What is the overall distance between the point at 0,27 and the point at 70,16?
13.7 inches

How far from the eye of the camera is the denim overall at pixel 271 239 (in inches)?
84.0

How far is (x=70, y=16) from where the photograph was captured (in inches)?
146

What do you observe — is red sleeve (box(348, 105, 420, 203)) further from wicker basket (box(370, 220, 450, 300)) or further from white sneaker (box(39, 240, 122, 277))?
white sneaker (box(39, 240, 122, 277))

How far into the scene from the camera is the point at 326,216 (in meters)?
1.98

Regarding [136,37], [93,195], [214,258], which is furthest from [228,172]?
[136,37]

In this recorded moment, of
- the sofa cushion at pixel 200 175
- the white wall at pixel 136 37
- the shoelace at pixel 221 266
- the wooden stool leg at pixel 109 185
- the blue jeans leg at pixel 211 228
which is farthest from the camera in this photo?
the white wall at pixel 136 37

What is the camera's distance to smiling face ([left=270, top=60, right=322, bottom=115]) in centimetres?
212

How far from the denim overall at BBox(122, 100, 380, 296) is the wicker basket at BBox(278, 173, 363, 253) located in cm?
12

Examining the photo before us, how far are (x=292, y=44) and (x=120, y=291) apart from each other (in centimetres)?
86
· · · · · · ·
Short exercise - Render the lines starting with the line containing "How far from the denim" and going on through the end of the items as a numbered list, omitting blank lines.

Written answer -
1. How far from the denim overall at BBox(122, 100, 380, 296) is the wicker basket at BBox(278, 173, 363, 253) located in cm?
2. 12
3. Examining the photo before us, how far are (x=292, y=44) and (x=120, y=291) apart from each other (in centimetres)?
4. 86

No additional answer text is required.